In every story Clyde Clason has written he has woven his mystery around an unusual background of subject, and in this book, he surpassed himself. Nobody but he could so convincingly have woven into a modern American mystery story the strange customs and weird rites of colorful Tibet.
Adam Merriweather, a Chicago collector, buys an eighth century sacred Tibetan manuscript. This act sets in motion a series of events so strange and so weird that the reasoning of that practical homicide lieutenant, John Mack is substantially challenged, and only the calm intelligence and amazing cultural background of Theocritus Lucius Westborough, the mild little professor who meddles in murder, can save the day for justice.

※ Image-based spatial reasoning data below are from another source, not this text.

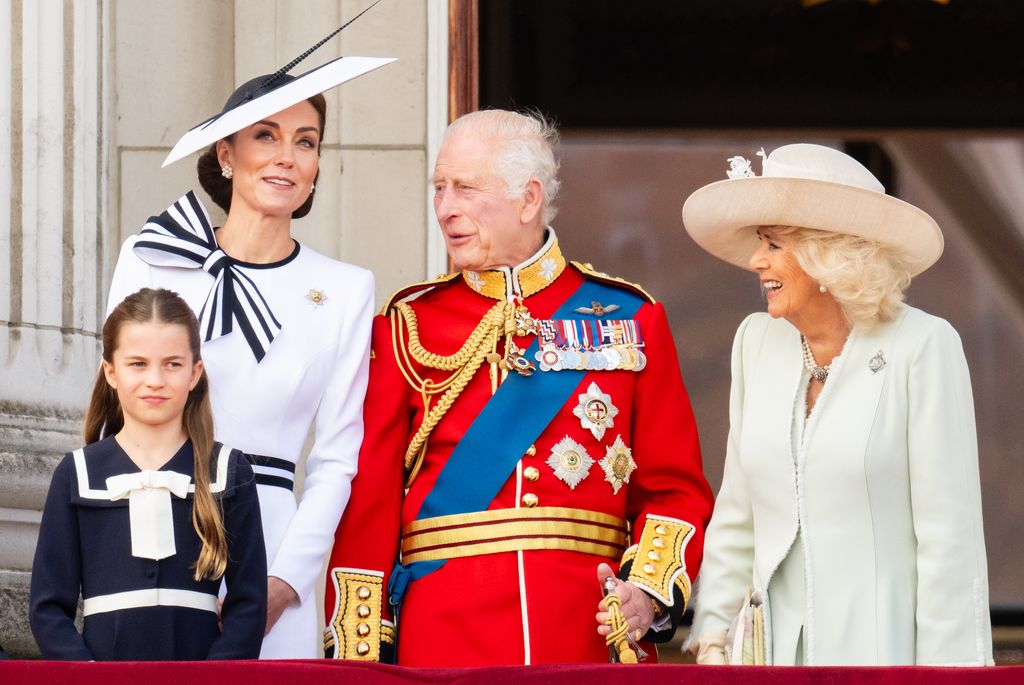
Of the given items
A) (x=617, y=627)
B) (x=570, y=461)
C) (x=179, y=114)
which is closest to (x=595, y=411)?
(x=570, y=461)

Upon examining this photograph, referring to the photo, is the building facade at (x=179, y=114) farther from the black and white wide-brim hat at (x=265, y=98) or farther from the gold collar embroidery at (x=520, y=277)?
the gold collar embroidery at (x=520, y=277)

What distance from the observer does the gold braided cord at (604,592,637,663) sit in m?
3.70

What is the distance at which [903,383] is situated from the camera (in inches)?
139

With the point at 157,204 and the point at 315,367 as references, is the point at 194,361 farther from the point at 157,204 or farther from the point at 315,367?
the point at 157,204

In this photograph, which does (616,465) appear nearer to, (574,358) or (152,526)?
(574,358)

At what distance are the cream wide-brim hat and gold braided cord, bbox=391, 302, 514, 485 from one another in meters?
0.49

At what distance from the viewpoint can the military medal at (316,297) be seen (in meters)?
3.82

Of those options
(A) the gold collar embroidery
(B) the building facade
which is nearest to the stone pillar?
(B) the building facade

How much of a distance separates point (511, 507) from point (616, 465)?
222 mm

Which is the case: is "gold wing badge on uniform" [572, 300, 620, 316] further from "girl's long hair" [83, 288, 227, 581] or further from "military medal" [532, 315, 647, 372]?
"girl's long hair" [83, 288, 227, 581]

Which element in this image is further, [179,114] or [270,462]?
[179,114]

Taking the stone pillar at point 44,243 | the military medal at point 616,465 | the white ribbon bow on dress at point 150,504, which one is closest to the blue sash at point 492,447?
the military medal at point 616,465

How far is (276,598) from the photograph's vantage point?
3.61 metres

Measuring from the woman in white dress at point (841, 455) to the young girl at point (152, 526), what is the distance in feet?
2.92
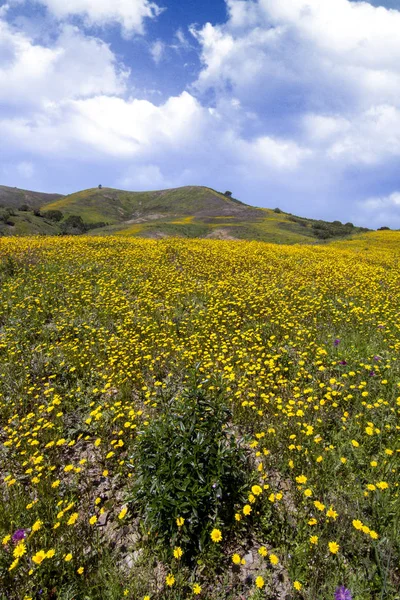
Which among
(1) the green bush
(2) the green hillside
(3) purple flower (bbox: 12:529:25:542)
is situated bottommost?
(3) purple flower (bbox: 12:529:25:542)

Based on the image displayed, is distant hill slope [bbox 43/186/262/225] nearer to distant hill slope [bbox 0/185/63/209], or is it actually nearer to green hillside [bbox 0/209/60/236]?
distant hill slope [bbox 0/185/63/209]

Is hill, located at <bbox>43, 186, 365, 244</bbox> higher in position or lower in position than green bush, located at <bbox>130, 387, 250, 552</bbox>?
higher

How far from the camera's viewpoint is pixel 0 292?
11281 millimetres

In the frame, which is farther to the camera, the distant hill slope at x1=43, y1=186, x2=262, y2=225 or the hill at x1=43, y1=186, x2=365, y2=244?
the distant hill slope at x1=43, y1=186, x2=262, y2=225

When the seller of the manuscript was found murdered in a small hotel, one bit of evidence at the scene of the murder led to the house of Merriweather, so Mack had Westborough establish himself in that household. A second murder occurred, a murder which Westborough described later as having occurred between three "Heegh's" and an "Oom" and although Lieutenant Mack was highly skeptical, Westborough showed wisdom in investigating the secret of the thunderbolt-because, had he not done so, he could not have proved that an eighth century manuscript was the agency employed to kill Adam Merriweather!
Excitement, suspense, and an amazingly ingenious plot combine with the color and mystery of Tibet to make this one of the most surprising and original stories ever published.